:: WHAT YOU WILL DO ::
Which lines in the data contain the string "pixel"? Gather every one of them and copy each line in full.

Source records
++++++++++++++++++++
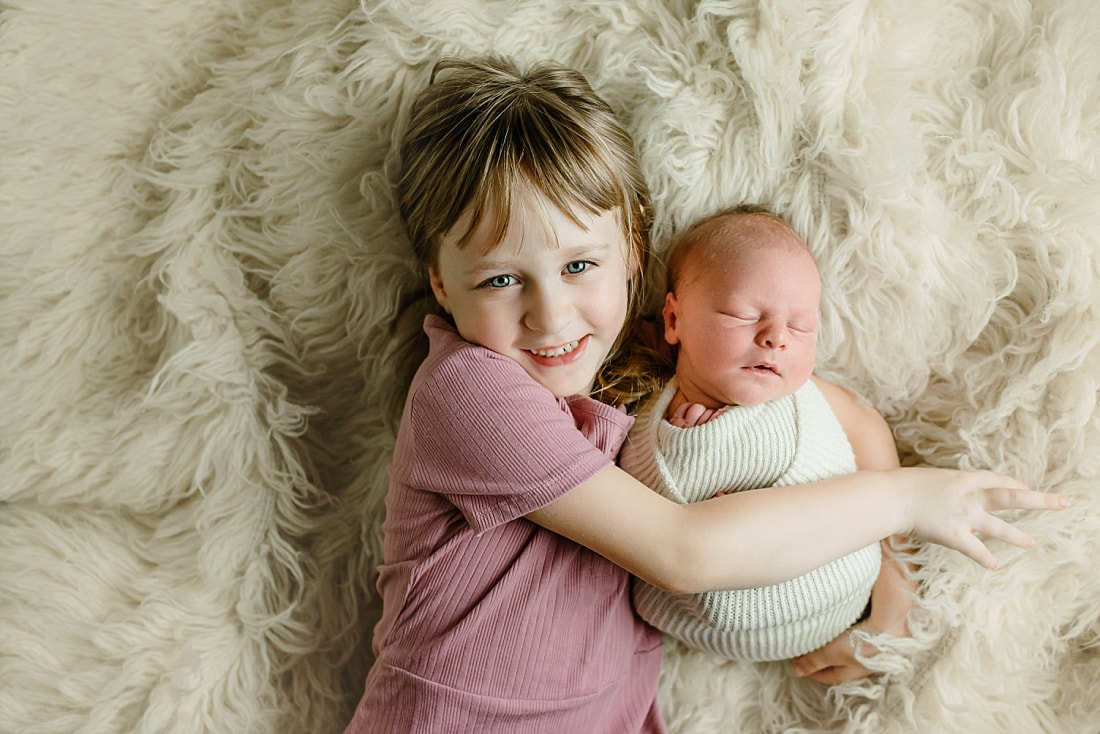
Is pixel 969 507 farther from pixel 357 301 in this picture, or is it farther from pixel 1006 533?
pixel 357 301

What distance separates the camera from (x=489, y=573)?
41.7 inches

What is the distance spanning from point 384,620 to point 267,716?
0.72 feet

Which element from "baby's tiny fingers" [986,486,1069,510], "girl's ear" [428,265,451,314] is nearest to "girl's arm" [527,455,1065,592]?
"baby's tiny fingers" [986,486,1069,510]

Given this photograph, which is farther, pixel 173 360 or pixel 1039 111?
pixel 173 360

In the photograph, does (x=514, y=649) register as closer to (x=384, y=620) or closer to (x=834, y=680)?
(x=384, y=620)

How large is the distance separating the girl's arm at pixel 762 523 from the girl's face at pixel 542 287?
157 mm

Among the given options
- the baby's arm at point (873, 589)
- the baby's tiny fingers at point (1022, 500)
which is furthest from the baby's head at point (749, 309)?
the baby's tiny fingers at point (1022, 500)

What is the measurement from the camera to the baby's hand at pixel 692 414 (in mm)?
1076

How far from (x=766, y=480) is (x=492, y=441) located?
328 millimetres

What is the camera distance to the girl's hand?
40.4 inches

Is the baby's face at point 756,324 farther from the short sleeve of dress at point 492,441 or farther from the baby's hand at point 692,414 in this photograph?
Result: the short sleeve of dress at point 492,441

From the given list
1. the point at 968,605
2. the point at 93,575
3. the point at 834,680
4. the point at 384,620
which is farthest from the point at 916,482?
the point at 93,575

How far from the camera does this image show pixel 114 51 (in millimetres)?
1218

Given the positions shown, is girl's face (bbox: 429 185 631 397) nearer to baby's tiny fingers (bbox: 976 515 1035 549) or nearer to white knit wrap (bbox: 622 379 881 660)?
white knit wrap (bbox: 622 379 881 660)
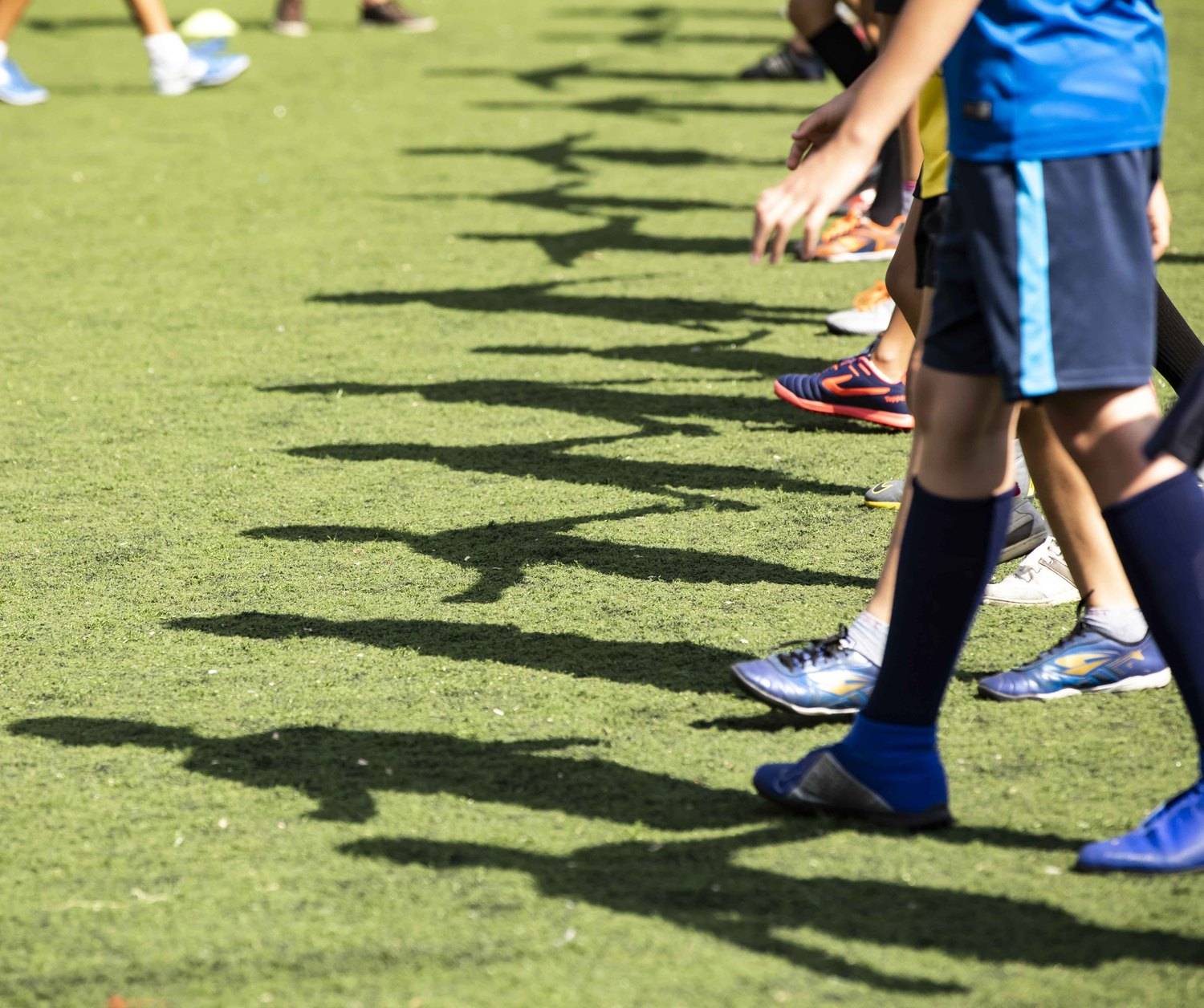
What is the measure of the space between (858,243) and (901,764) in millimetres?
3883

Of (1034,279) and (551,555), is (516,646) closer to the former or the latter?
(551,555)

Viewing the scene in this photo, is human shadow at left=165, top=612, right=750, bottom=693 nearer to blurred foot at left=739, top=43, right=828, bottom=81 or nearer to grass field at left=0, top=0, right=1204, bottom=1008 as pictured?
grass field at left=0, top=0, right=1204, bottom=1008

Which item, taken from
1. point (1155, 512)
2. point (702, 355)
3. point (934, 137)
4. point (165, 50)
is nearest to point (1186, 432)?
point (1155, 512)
++++++++++++++++++++
:: FULL OUTPUT ::
Is pixel 969 507 farther from pixel 357 301 in this picture, or is it farther from pixel 1006 533?
pixel 357 301
Given this photograph, which is farther, pixel 173 360 or pixel 1039 111?
pixel 173 360
How large is the distance separating the girl's arm at pixel 762 523 from the girl's face at pixel 542 287?
What is the measurement from the camera to the baby's hand at pixel 692 414 (in mm)?
How far from the camera does this image show pixel 114 51 (in millimetres)?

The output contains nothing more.